**SET EXERCISE:** Output, please, every line from the line that holds "How would the" to the end, exactly as written.
--- START MATERIAL PROVIDED ---
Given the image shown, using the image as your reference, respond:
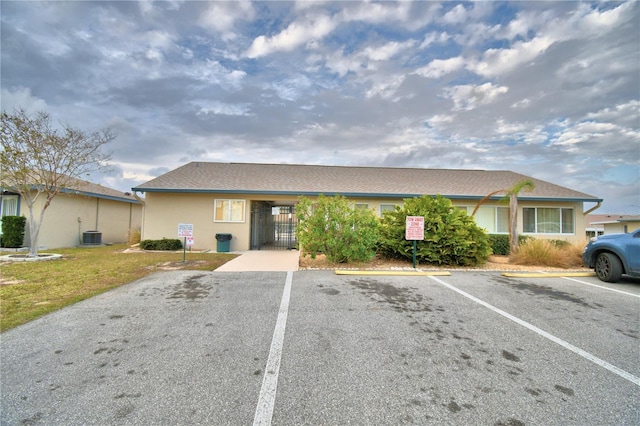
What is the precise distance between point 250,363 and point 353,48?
11.9 meters

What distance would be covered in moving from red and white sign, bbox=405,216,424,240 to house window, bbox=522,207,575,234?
987cm

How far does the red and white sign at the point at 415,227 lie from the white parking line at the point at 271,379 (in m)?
5.49

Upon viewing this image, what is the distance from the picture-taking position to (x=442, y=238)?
29.3ft

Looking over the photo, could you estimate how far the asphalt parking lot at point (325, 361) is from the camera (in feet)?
7.21

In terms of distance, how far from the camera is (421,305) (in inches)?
197

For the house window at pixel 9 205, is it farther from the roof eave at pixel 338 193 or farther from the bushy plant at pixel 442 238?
the bushy plant at pixel 442 238

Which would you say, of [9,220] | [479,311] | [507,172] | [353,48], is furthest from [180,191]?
[507,172]

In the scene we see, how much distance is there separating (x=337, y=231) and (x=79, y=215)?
1604 cm

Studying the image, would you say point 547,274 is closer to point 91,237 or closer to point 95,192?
point 91,237

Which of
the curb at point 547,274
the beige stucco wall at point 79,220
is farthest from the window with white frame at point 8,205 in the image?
the curb at point 547,274

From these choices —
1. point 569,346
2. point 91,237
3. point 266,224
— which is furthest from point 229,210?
point 569,346

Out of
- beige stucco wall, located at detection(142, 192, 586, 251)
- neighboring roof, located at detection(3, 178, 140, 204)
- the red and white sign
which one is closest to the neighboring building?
beige stucco wall, located at detection(142, 192, 586, 251)

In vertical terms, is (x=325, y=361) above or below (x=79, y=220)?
below

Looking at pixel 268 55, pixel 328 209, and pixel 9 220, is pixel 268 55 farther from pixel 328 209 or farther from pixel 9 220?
pixel 9 220
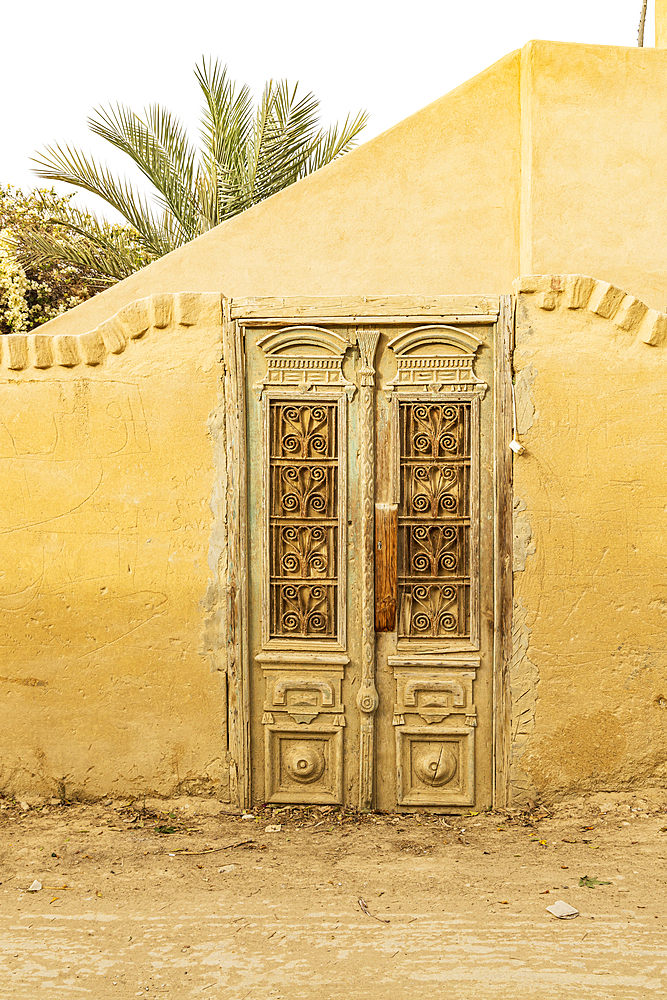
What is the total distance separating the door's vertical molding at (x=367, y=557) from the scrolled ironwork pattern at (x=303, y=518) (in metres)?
0.16

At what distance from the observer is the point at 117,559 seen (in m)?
4.04

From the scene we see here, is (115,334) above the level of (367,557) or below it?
above

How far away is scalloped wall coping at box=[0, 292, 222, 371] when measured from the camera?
3.98 m

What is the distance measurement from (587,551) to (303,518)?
148 centimetres

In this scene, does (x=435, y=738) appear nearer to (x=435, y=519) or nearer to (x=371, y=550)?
(x=371, y=550)

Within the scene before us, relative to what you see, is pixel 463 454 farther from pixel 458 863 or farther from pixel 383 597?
pixel 458 863

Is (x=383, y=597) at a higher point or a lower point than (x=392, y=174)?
lower

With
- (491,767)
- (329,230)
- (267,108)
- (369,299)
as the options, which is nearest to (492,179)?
(329,230)

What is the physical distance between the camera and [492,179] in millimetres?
5074

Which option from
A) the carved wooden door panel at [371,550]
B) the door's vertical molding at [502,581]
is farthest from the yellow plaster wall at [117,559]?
the door's vertical molding at [502,581]

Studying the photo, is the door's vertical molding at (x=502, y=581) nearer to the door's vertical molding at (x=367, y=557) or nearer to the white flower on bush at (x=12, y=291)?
the door's vertical molding at (x=367, y=557)

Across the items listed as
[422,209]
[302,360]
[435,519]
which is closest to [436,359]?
[302,360]

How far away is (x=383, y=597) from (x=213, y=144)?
6.87 meters

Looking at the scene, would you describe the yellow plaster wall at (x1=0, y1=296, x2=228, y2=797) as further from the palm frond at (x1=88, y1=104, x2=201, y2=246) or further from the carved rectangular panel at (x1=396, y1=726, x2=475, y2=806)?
the palm frond at (x1=88, y1=104, x2=201, y2=246)
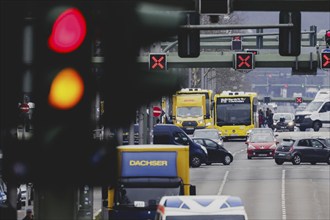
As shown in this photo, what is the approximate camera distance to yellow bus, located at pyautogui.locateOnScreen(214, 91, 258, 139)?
77.5 meters

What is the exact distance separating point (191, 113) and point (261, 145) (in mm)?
16383

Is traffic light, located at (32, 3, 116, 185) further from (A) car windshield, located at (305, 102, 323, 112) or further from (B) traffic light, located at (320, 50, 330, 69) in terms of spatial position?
(A) car windshield, located at (305, 102, 323, 112)

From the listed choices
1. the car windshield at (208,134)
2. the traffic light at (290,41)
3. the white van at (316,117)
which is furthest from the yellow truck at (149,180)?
the white van at (316,117)

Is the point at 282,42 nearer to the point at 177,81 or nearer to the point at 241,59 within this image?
the point at 177,81

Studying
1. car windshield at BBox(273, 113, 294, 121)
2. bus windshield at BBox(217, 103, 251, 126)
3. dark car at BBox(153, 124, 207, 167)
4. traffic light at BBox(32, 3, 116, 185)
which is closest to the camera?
traffic light at BBox(32, 3, 116, 185)

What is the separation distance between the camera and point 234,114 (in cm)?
7769

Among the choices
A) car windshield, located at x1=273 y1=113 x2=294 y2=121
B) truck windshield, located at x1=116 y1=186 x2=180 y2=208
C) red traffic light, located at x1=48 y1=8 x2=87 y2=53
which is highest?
red traffic light, located at x1=48 y1=8 x2=87 y2=53

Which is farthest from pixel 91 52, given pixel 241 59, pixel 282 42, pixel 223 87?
pixel 223 87

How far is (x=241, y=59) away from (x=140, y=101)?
4473 centimetres

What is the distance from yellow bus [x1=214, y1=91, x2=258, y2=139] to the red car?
47.1 feet

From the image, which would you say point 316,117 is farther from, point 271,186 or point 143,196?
point 143,196

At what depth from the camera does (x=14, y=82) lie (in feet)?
12.5

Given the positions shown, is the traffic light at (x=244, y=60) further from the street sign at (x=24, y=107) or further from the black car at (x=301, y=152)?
the street sign at (x=24, y=107)

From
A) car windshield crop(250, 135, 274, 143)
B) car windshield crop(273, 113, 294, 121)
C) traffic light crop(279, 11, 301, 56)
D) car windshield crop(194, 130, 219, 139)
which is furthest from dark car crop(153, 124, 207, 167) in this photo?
car windshield crop(273, 113, 294, 121)
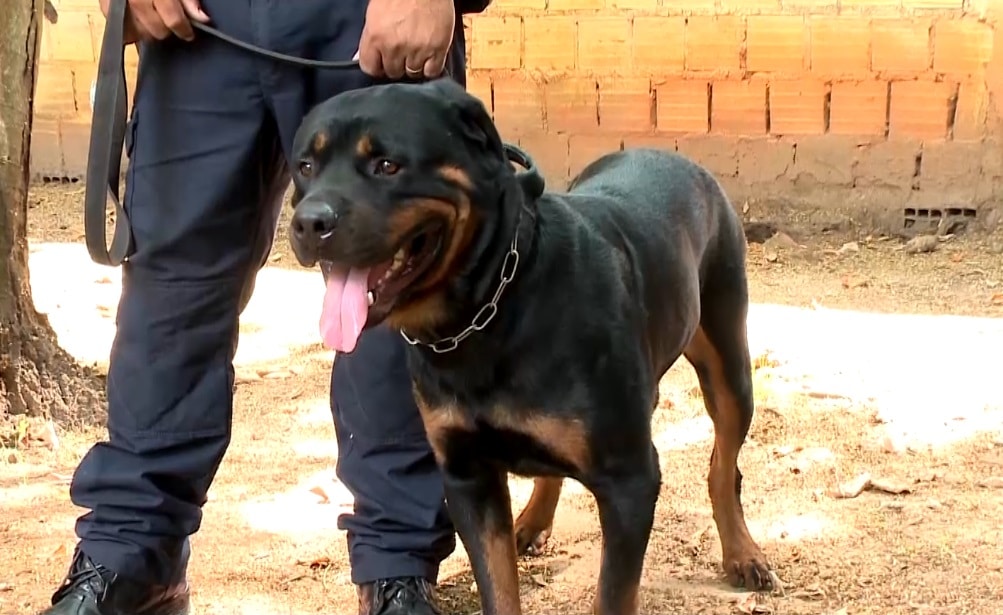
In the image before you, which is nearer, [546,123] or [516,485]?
[516,485]

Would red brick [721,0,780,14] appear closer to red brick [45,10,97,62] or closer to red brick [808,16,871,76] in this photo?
red brick [808,16,871,76]

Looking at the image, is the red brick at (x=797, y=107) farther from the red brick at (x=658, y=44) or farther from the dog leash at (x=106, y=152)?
the dog leash at (x=106, y=152)

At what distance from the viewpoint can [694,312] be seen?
3.46m

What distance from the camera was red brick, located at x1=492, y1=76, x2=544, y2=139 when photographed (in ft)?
27.2

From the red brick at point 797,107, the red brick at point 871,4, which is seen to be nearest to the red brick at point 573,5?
the red brick at point 797,107

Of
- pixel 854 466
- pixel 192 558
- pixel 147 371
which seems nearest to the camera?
pixel 147 371

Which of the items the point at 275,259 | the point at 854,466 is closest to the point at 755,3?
the point at 275,259

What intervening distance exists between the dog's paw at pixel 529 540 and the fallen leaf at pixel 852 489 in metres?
1.01

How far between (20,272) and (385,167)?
2533mm

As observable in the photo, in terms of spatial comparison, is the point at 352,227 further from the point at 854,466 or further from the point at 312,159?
the point at 854,466

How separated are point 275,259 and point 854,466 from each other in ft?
14.0

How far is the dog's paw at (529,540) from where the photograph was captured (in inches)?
155

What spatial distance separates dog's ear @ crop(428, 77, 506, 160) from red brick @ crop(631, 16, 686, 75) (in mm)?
5340

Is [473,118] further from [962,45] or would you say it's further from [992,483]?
[962,45]
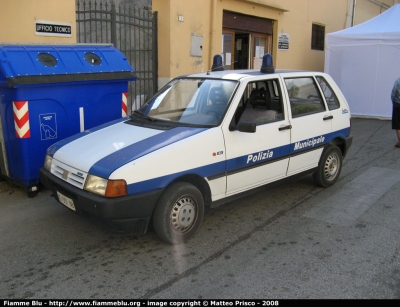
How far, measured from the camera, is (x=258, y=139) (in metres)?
4.49

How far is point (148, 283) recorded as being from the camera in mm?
3293

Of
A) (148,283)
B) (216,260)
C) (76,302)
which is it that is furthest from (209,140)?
(76,302)

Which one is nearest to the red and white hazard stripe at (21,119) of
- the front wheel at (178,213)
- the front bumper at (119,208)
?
the front bumper at (119,208)

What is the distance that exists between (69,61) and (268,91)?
8.84 feet

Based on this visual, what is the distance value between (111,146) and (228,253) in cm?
152

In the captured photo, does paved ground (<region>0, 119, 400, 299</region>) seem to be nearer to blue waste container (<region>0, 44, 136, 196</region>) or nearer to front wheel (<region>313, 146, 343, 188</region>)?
front wheel (<region>313, 146, 343, 188</region>)

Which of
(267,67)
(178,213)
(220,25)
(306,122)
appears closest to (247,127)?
(178,213)

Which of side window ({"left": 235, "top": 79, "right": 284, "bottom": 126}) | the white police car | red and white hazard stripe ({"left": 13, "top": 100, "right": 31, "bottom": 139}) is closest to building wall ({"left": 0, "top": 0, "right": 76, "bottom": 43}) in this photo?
red and white hazard stripe ({"left": 13, "top": 100, "right": 31, "bottom": 139})

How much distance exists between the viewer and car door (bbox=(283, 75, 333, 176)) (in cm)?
500

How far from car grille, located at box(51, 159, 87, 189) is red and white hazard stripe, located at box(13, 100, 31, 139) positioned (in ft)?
3.75

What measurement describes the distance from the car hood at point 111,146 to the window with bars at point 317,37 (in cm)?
1196

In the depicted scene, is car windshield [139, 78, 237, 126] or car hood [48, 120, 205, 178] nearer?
car hood [48, 120, 205, 178]

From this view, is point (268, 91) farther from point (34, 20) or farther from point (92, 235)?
point (34, 20)

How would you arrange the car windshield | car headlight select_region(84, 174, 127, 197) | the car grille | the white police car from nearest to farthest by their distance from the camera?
car headlight select_region(84, 174, 127, 197)
the white police car
the car grille
the car windshield
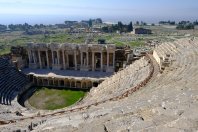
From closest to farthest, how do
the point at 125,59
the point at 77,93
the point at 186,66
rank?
the point at 186,66
the point at 77,93
the point at 125,59

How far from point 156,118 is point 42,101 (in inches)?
1252

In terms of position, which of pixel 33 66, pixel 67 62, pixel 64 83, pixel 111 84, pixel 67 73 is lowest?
pixel 64 83

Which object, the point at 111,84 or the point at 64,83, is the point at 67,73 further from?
the point at 111,84

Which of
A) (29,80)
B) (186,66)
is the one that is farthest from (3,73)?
(186,66)

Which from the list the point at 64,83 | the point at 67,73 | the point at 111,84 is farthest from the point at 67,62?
the point at 111,84

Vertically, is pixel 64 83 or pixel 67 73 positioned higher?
pixel 67 73

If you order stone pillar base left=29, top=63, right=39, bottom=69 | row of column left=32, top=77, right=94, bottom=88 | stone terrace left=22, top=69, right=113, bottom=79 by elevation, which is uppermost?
stone pillar base left=29, top=63, right=39, bottom=69

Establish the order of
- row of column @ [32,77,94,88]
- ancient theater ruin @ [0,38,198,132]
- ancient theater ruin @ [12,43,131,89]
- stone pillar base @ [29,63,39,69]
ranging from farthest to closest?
1. stone pillar base @ [29,63,39,69]
2. ancient theater ruin @ [12,43,131,89]
3. row of column @ [32,77,94,88]
4. ancient theater ruin @ [0,38,198,132]

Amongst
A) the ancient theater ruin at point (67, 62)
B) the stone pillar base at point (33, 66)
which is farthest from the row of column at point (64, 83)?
the stone pillar base at point (33, 66)

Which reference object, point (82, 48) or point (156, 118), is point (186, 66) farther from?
point (82, 48)

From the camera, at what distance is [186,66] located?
26.6 metres

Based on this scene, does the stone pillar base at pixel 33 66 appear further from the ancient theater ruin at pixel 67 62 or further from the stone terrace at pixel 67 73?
the stone terrace at pixel 67 73

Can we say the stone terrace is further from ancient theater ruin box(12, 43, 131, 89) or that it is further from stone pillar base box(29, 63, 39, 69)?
stone pillar base box(29, 63, 39, 69)

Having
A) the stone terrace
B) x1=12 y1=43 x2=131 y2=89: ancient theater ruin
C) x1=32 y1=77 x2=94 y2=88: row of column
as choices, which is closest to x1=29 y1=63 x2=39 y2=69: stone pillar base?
x1=12 y1=43 x2=131 y2=89: ancient theater ruin
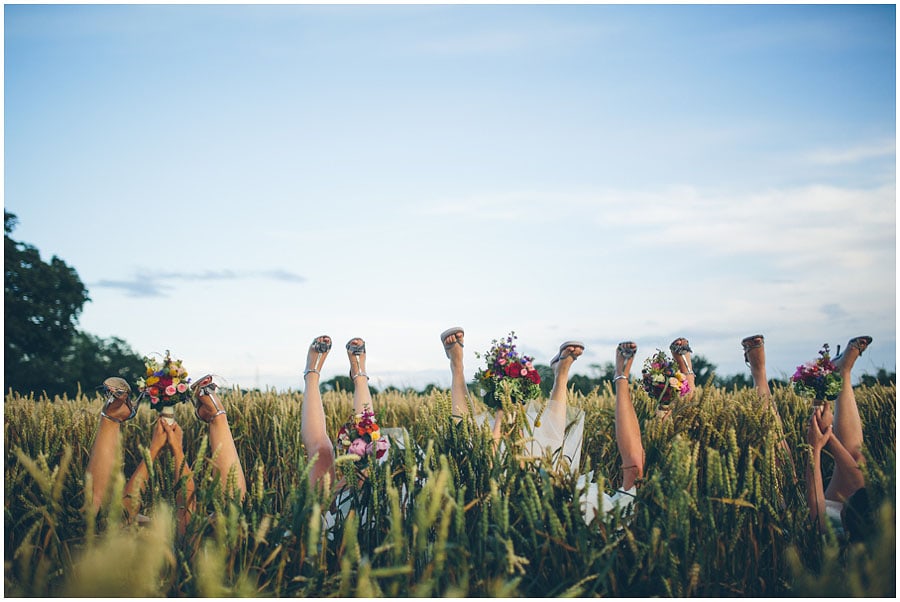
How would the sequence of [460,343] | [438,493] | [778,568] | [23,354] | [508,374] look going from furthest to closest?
[23,354] < [460,343] < [508,374] < [778,568] < [438,493]

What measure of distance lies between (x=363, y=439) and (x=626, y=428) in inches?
75.8

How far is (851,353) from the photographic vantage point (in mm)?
4934

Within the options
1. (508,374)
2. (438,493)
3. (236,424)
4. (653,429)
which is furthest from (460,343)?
(438,493)

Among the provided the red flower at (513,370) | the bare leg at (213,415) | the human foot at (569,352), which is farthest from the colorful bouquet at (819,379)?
the bare leg at (213,415)

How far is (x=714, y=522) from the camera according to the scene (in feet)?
11.5

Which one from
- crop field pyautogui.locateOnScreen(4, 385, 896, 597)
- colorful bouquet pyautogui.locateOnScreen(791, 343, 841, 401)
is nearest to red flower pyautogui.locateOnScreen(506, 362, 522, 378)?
crop field pyautogui.locateOnScreen(4, 385, 896, 597)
--- END MATERIAL PROVIDED ---
**THE REPLY:**
How would the sequence of [460,343] | [438,493] | [778,568] | [23,354] | [508,374] look going from furthest to closest?
[23,354] < [460,343] < [508,374] < [778,568] < [438,493]

What measure of distance lies between (x=363, y=439) and (x=626, y=428) in inches?
75.8

How far is (851,353) from the photographic vantage point (in mm)?
4934

Within the options
1. (508,374)
2. (438,493)
3. (236,424)
4. (653,429)
which is furthest from (460,343)?
(438,493)

Among the provided the red flower at (513,370) | the bare leg at (213,415) | the human foot at (569,352), which is farthest from the colorful bouquet at (819,379)?
the bare leg at (213,415)

How far is (x=714, y=522) from the camera according to the scene (in feet)?
11.5

Which one from
- crop field pyautogui.locateOnScreen(4, 385, 896, 597)
- colorful bouquet pyautogui.locateOnScreen(791, 343, 841, 401)
is nearest to red flower pyautogui.locateOnScreen(506, 362, 522, 378)?
crop field pyautogui.locateOnScreen(4, 385, 896, 597)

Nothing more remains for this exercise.